Buying a used/pre-owned phones Online or Offline: factors to be considered

When you love the latest or trending gadgets like me but money is serving as an impediment to acquiring them, you will always think of a plan “B”. Yes, the plan B to using a device when you have a tight budget is by buying a used(also known as pre-owned) ones. You can also opt for verified refurbish if you have a reputable seller. Without prolonging things, let us go straight to the business of today. As usual, I love my African people. My, post today will be beneficial to all and at the same time taking giving special attention to my African brothers and sisters.

used, refurbished and preowned phones



Even a mobile phone geek like myself can run into troubles buying a used phone. However, the last time that happened to me was when i was very much inexperience in the art. I have been buying used phones for as far back as 2005. I will not lie to you when it comes to using expensive phones, I confidently opt for the used which is cheaper. With my experience, the only way I can get a bad used phone is if the person I am dealing with is an outright fraud, If you want to be like me, you need to read and assimilate the following tips:


This sounds like a simple thing to do right? Well, it is not that easy. Before you become an expert used mobile phone buyer, you need to have a minimum spec in mind. Better still go and meet someone that is already using the type of phone that you want to buy and ask extensive questions while at the same time observing it physically. Another tip is that you can visit reputable sites like, read the phone’s features, specifications, users opinions and reviews.  For example when I wanted to buy a used galaxy s5 for a client I gave him options of sony Xperia z2, htc one m7 and s5(all within same spec range) He preferred sony to other but sony was more expensive, I later discovered htc m7 can develop a digitizer problem so I discouraged him. He ended up buying s5 because of the price, flexibility and the mint condition. Another thing you must know is the price. Know the price that it is being sold as new. If you’re in Nigeria, sites like Jumia or konga can give you an idea. If you are so inquisitive like me, you may even try and ask around if the phone is repairable and the cost of the parts. The condition of the phones also matters. If you buy a rough and scratched s4 for $149, know that you will buy its near new mint counterpart for like $270 or $300 even though they are both used. Also if yu are buying a phone with full accessories like charger… you pay a higher price. Another pointer is the time the phone was released. The older the time the phone first hit the shelves, the cheaper it is going to become when buying it as used. In my case, I do not venture into buying a used phone newer than 6 months.



This alone can either make or mar your buying experience. If you are buying online, you are to a large extent safe as long as you patronize reputable international or domestic websites. For near trouble-free webites especially for those in the USA you can patronize; ,, If you are in Nigeria, you caan use be very very careful as we have a lot of scammer. with olx, make sure you meet before transacting the business, do not go to the seller with physical cash, test very well before payment, do not pay any amount upfront), jiji is also a good one. Like I said, Nigerians should be careful when buying used items online from domestic websites because of scammers.  For any online purchases, always avoid patronizing sellers with no stars, no positive reviews. Still on online stores Be sure to make sure there is a return policy.


You can ask your friends and family if they have, or know anyone that has, an older phone that they’d be willing to part with for cheap(Note; it is against my personal principle of life to buy properties from my friend or family when I know they are selling it because of a problem. However, if they are selling because they want to upgrade, no problems). You can do this by calling or texting people, or use social networks like Google+ and Facebook(Like I said earlier meet the person in a safe place before transacting)

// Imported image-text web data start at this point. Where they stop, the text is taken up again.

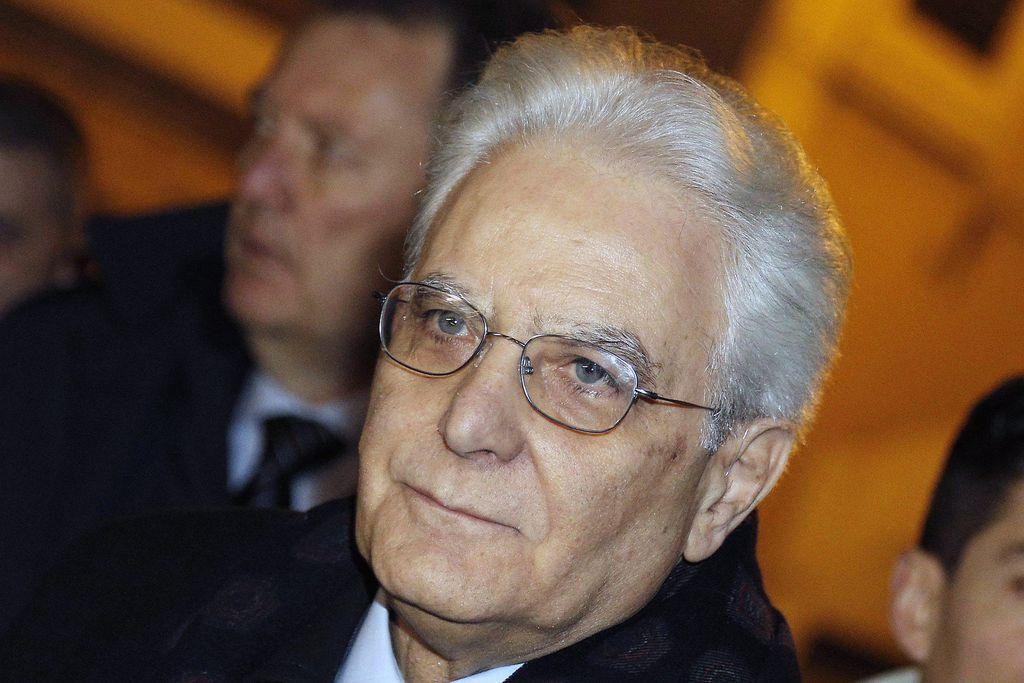 Sergio Mattarella: Untypisch, aber prinzipientreu - Sergio Mattarella ist alles andere als ein typischer Italiener. Und auch ganz anders als die schillernden und schrägen Politiker, die in Italien üblicherweise an die Spitze kommen. Mehr zur Person: http://www.nachrichten.at/nachrichten/meinung/menschen/Sergio-Mattarella-Untypisch-aber-prinzipientreu;art111731,1634596 (Bild: EPA)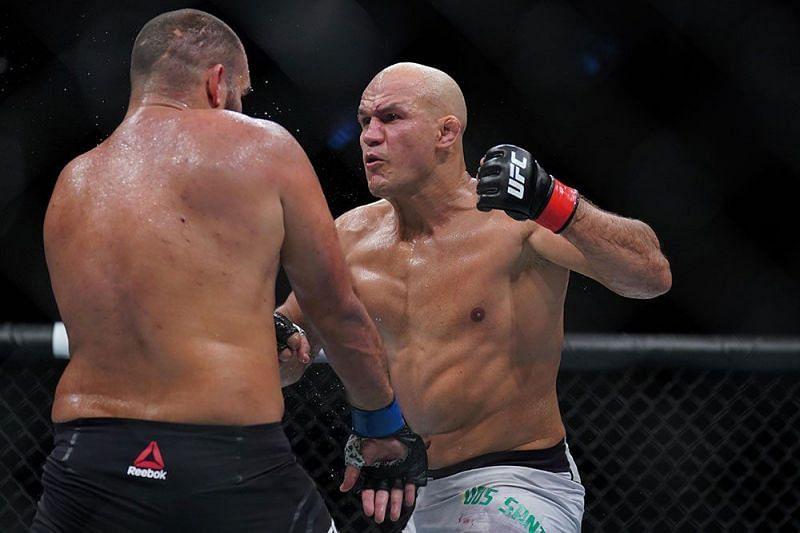 Junior dos Santos unloads on Tai Tuivasa at UFC Fight Night 142
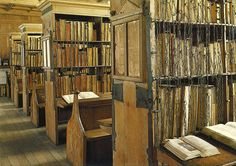 The last of the great, chain libraries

Now let me tell you how I do mine. I have at least three very sure people from whom I can buy my electronics. I met two of them online and I met the last person offline through a friend. Today, we are like brothers. They can send me phones upfront and I can send them money in advance. They will never sell a phone with hidden faults to me. I mostly help people to buy game consoles, used phones and laptops for them I receive my commission from them, not from the buyer. While buying from a social network can be safe, it’s important you trust who you are buying from. Stick to “true” friends and family if possible, and not the friend of a friend of a friend. Knowing where they live doesn’t hurt either. 😉 Make a mistake? You’re on your own. There’s no protections once the purchase is made.

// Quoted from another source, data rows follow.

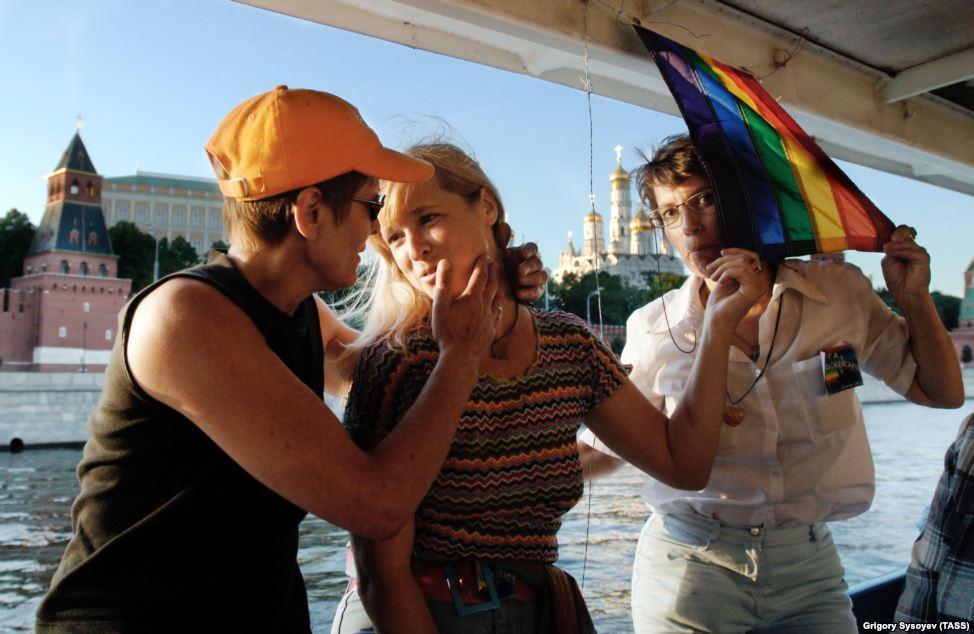 Лесбиянки во время прогулки на катере по Москве-реке, 2005.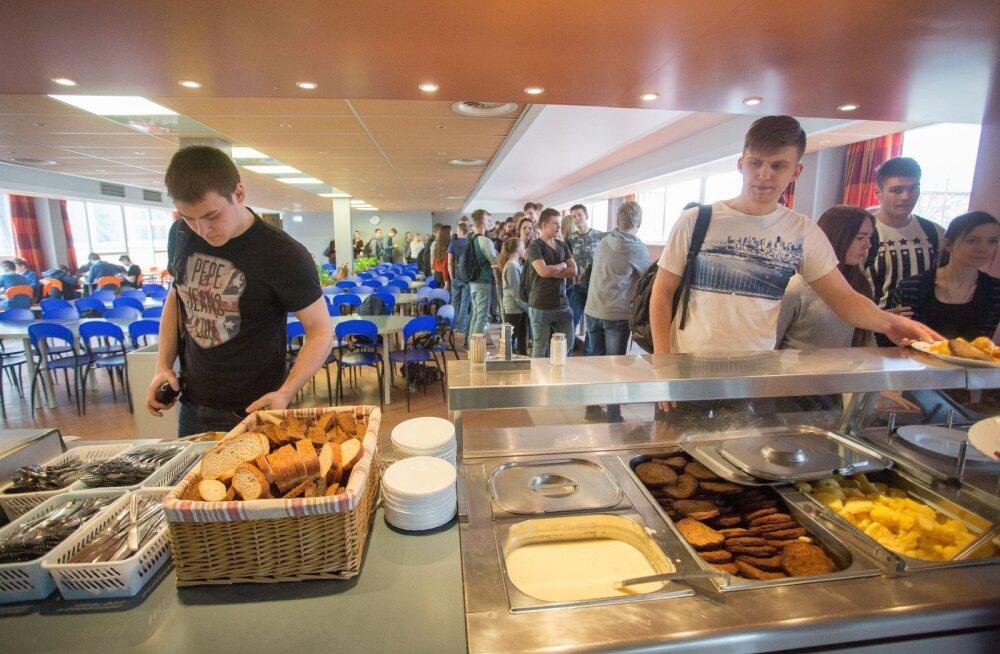 MEIE MAA | Toitlustaja koolilõunast: eelarve läheb ikka lõhki!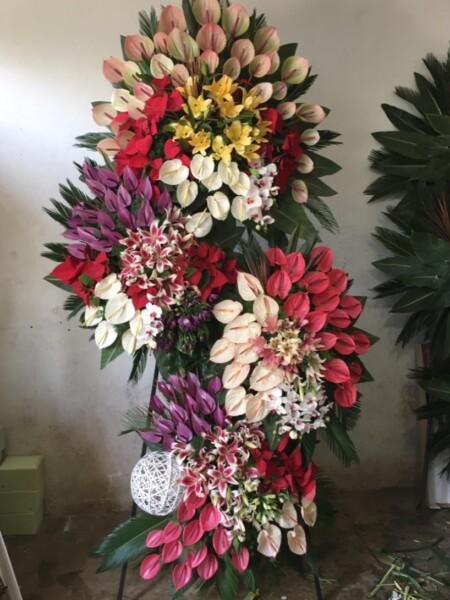 تاج گل عروسی پنج طبقه
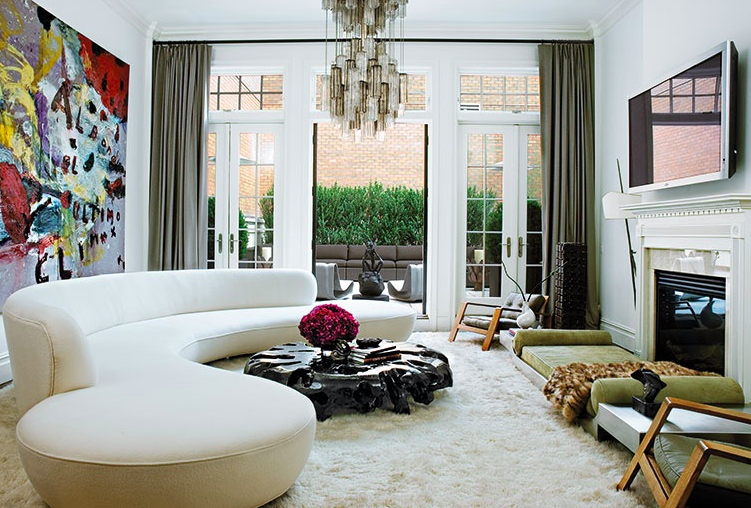 A custom Serpentine sofa, 2007, in a New York town house by Julie Hillman Design. Photography by Bärbel Miebach.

Going to meet in person? Here’s some tips for before the meet-up


When you meet the seller online domestically like in Nigeria, olx and the likes or a social network or other sources that calls for an in-person meeting? Honestly, in some ways, this is best because you actually get to look at the phone before you say yes, instead of relying on pictures. Before you set the meet-up, here’s some things to keep in mind:

  • Before scheduling a meeting, let them know you will want to insert your own SIM, you’ll want proof it can charge, proof it can power up and you’ll be checking to ensure its in 100% working order at every level. If they seem cool with it, you found someone who is either trustworthy or very confident they can scam you even if you are as thorough as you can be.
  • Make sure you meet in a public location as opposed to a home, when possible. It should also be during the day for both safety reasons and because it makes it easier to see the phone.

Inspecting the phone

This is the last but not the least. Please for your own good, master all the tips am about to provide below they are very important to safeguard your purchase. Mind you, even when you meet the person, you may still run into trouble. Like I said earlier, please patronise only trusted people. Following these steps helps you detect problems early, so you can deny buying the phone.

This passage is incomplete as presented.